▶ _EXCERPTED TEXT_:
::::::::::
Page tree
Skip to end of metadata
Go to start of metadata

Jira links

ARCH-30 - Getting issue details... STATUS

Overview

Needs to support reporting that allows cataloger to know about updates on linked Bibliographic fields and Authorities over a period of time. Phase 2: Reporting updates - Technical Designs and Decisions - FOLIO Wiki

As it's pointed in the related document (Technical approach for update MARC Bib fields controlled by related Authority records - Technical Designs and Decisions - FOLIO Wiki) there are two phases for updating entities (1st - update entity itself and 2nd - update links). Hence two types of reports to be retrieved by specified filter criteria.

Scope

The documentation covers actual implementation details on interaction with Reporting mechanism to retrieve insights on updated authorities and bibliographic records fields linkage by specific date range.

  • interaction with Reporting mechanism via API on push statistic data (its structure) and request to form report by specified filter criteria.
  • Filter criteria to form proper report on user's request
  • interaction with mod-exporter to generate .csv report and potential changes required
  • interaction of mod-exporter with mod-entities-links to retrieve data for the report
  • variation of output (.csv file or error to process request)
  • Data flow overview

Solution

Flyover diagram

Discussed questions

  1. Format of Input statistics data for authorities and linked bibs
  2. success / error result payload on each step
  3. Actual component details for Reporting Mechanism
  4. determine interaction via new API of mod-data-export and Reporting mechanism
  5. Determine retention policy of reports generated and stored to cloud storage
  6. Determine sufficient / insufficient filtering criteria
  7. Define actual changeset on mod-data-export and Reporting mechanism 
  8. API to check state on .csv report generation by exportJobId


Implementation details

Reporting mechanism overview

Is abstraction that can be presented for instance by Metadata Provider of mod-source-record-manager API. Under the hood there are journal records stored within Postgres DB (journal table).
::::::::::
▶ _INFORMATION SUPPLIED_:
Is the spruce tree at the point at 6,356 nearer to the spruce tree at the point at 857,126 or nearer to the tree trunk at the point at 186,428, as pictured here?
::::::::::
▶ _EXERCISE_: Carry the design text on reporting authority and linked bibliographic updates forward from its last sentence. The material is separate from the design text on reporting authority and linked bibliographic updates.

▶ _ANSWER FOR THIS EXERCISE_:
Current API lets fetch journal records by jobExecutionId.

Option 1: to extend API to fetch journal records by filter criteria - (type, date range, status, action, heading fields updated or retained).

Concern: statistic data of linked entities will be separately aggregated and retrievable from module with different role.

Recommendation is to consider alternative storing stats data of linkage within mod-entities-links. 

Alternative: elaborate reporting mechanism functionality on the side of mod-entities-links.

Rationale is that linked bibliographic records data to authority and actual mapping is placed within DB of mod-entities-links. Therefore, implementation of saving and retrieving stats data from actual source should reduce performance and space cost. 

Input Data

Schema of reporting stats data on authority and linked bibliographic records updates.


In case of bulk updates of bibliographic records, writes to Reporting mechanism are performed in batch to reduce IO cost on the Database side when persisting new records.

Database layer

Is represented by two tables.

links_stats_authorities - stores all records as events occurred with modifications of authorities (on authority update, creation, deletion). It must be initialized with the already existing data in instance_link.

(NOTE: Avoid duplication of data by potential re-initializations of the module).

Contains status, error cause, entity id, date created, action type, data import job id, authority heading (see fields from table described in related Issue).

links_stats_bibs - stores all records as events occurred with modified linkage of instances (linked bibliographic records link(s) added, changed (updated / removed)).

This ER diagram represents the data model for the module.

  • authority_data - this table contains the data of authority records stored in the mod-source-record-storage that are or were referenced by the inventory instances. The fields in this table contain only the authority data needed for audit trail and reporting.
  • instance_data - this table contains the data of instance records that have references to the authority records in mod-source-record-storage. The fields in this table contain only the instance data needed for audit trail and reporting.
  • instance_authority_link -  this table is an association between instances and authorities representing many-to-many relations between these entities.      
  • authority_data_stats - this table acts as an audit trail for authority_data and contains changes applied to the authority_data records.
  • instance_data_stats - this table contains records that reflect changes applied to instance records as a consequence of an authority record update.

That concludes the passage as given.